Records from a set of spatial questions

···

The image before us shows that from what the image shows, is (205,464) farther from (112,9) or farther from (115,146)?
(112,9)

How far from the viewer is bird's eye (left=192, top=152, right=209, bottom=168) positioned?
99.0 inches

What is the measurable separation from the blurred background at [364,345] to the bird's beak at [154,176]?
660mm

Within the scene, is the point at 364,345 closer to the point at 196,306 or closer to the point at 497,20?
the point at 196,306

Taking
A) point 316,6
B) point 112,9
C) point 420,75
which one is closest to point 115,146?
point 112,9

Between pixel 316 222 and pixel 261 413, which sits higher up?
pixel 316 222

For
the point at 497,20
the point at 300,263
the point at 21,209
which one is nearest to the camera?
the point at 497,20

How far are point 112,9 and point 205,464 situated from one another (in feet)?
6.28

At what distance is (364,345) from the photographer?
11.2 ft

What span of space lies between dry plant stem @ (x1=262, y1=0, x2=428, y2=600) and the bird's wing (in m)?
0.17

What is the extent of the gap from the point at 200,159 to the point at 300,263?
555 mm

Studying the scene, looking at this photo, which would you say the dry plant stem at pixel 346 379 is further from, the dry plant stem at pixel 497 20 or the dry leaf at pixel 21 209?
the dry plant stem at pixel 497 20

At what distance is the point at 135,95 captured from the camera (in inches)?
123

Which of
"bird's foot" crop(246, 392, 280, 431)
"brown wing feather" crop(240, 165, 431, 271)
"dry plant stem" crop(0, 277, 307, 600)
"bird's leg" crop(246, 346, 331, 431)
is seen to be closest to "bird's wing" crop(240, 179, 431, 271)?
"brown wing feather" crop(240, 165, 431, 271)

···

Pick out every line of the material above that contains the string "pixel". Case matters.

Between pixel 316 222 and pixel 261 413, which sits higher up?
pixel 316 222
Studying the scene, looking at this photo, which would you say the dry plant stem at pixel 346 379 is further from, the dry plant stem at pixel 497 20 or the dry leaf at pixel 21 209?
the dry plant stem at pixel 497 20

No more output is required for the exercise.